CCD chip inventor dies

The NY Times reports:
Willard S. Boyle, who won the 2009 Nobel Prize in Physics for helping to develop a device that is at the heart of virtually every camcorder, digital camera and telescope in use, died on Saturday in Truro, Nova Scotia. He was 86. ...

But nothing eclipsed his invention — in only an hour — of the charge-coupled device, or CCD, with George E. Smith, his colleague at Bell Laboratories.

The device, smaller than a dime, has become ubiquitous. It is the eye behind every picture on the Internet, every digital and video camera, every computer scanner, copier machine and high-definition television. ...

It works by taking advantage of what is called the photoelectric effect, which was explained by Einstein and brought him the Nobel in 1921. The photoelectric effect is the name given to the observation that when light is shined onto a piece of metal, a small current flows through the metal.
Not really. Boyle and Smith just invented a CCD memory chip, and had nothing to do with imaging. Furthermore the image sensor of today can be either CCD or CMOS, where CMOS is the technology used for microprocessors and most other chips.

Einstein did get the 1921 prize (in 1922), and the citation said the photoelectric effect and not relativity. At that time, he was famous for relativity, but many physicists felt that he did not deserve a prize for that. The prize appeared to be some sort of political compromise. The photoelectric effect had really been explained by Planck and Lenard, who got Nobel prizes for it in 1918 and 1905.
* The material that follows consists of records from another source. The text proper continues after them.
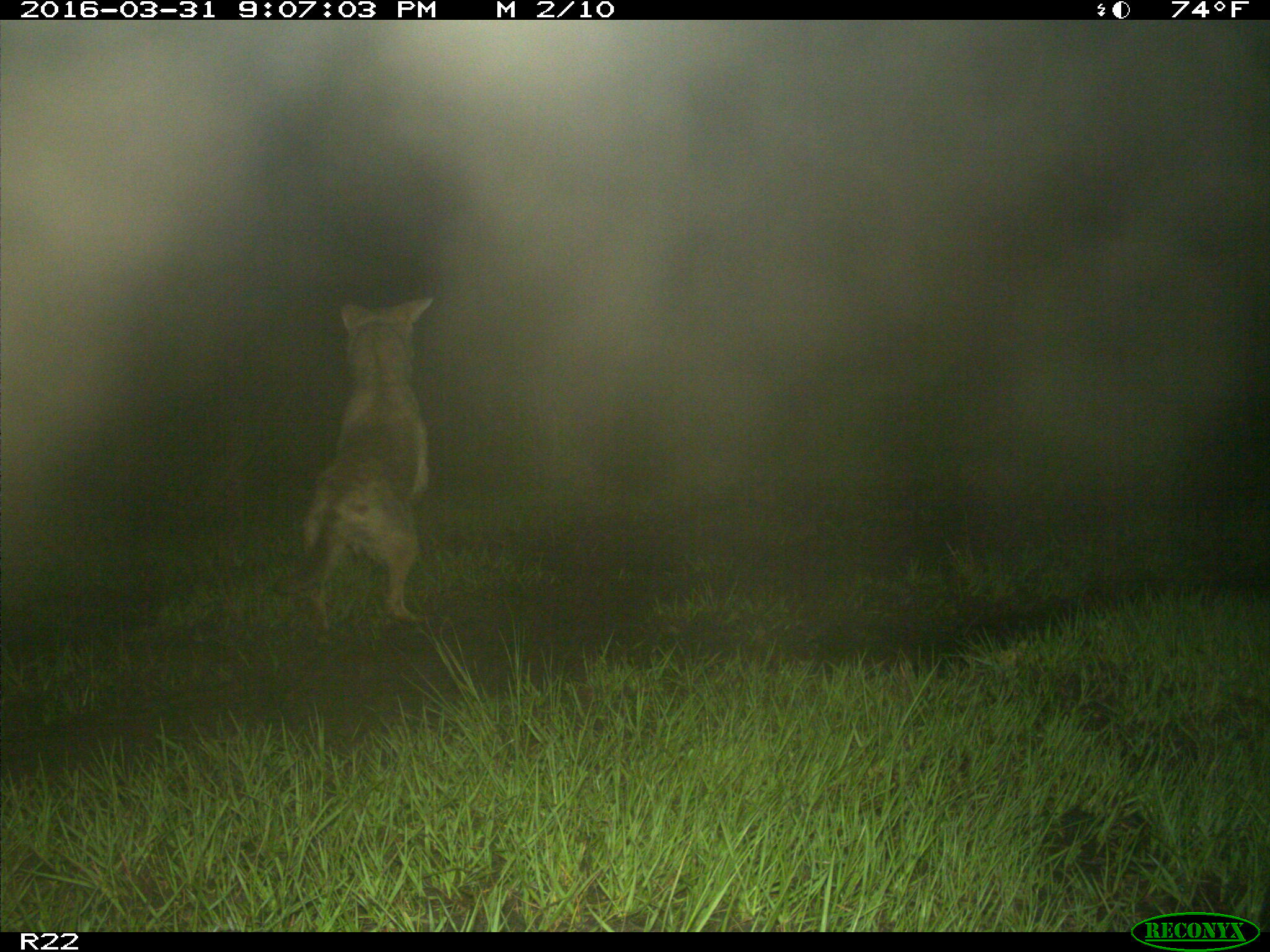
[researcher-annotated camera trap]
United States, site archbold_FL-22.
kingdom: Animalia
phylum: Chordata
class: Mammalia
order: Carnivora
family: Canidae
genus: Canis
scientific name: Canis latrans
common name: coyote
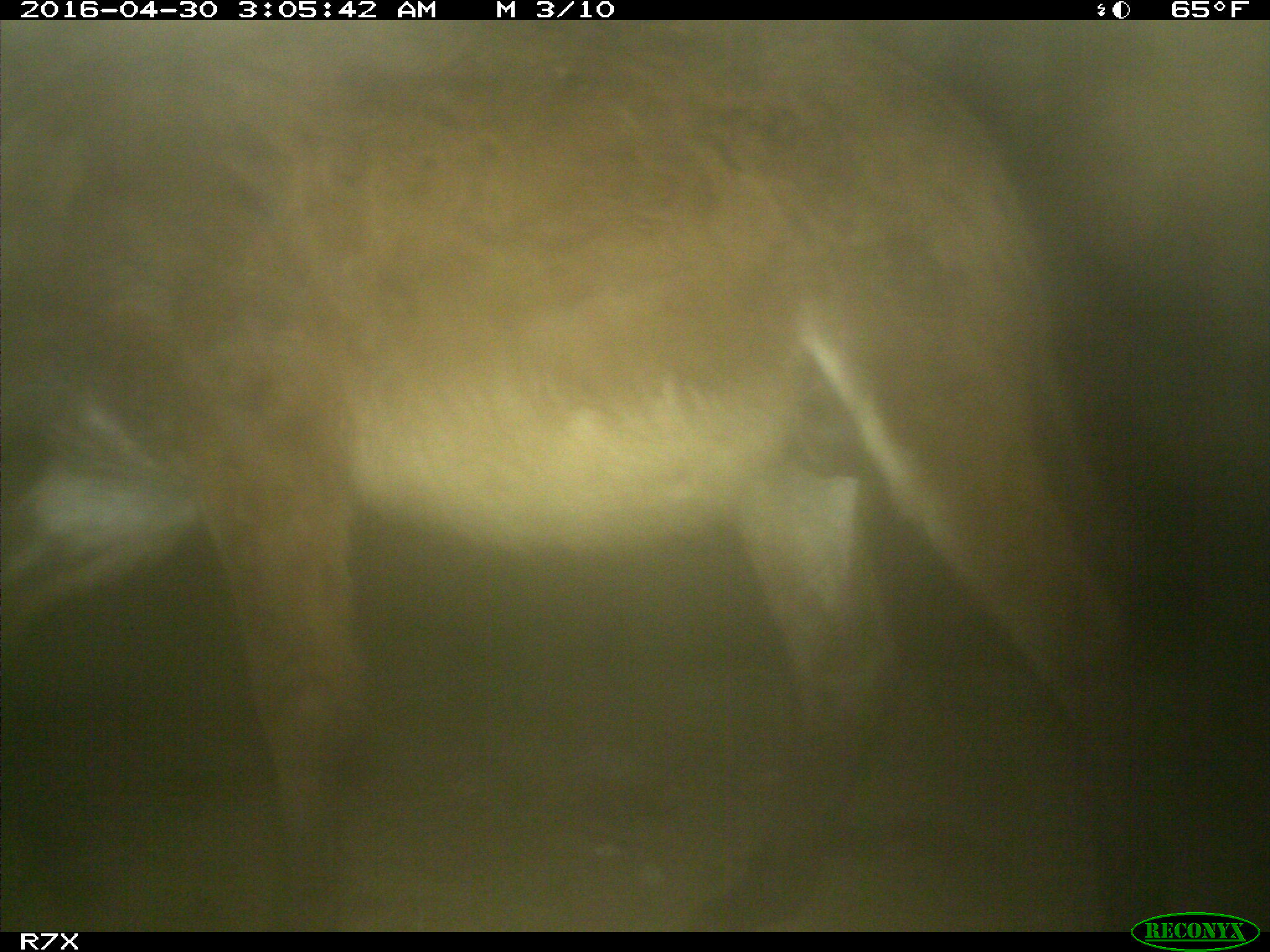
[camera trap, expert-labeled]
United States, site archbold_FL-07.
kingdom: Animalia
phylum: Chordata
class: Mammalia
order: Artiodactyla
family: Bovidae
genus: Bos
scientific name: Bos taurus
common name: domestic cow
Einstein supposed showed that light must be quantized into photons to explain the photoelectric effect. A 1968 paper by Lamb and Scully showed that photons are not needed at all for this explanation, altho there is some controversy about this and it is criticized here. Lenard's experiment only showed that the absorption of light by the metal is quantized, but that could be a property of the metal, not the light.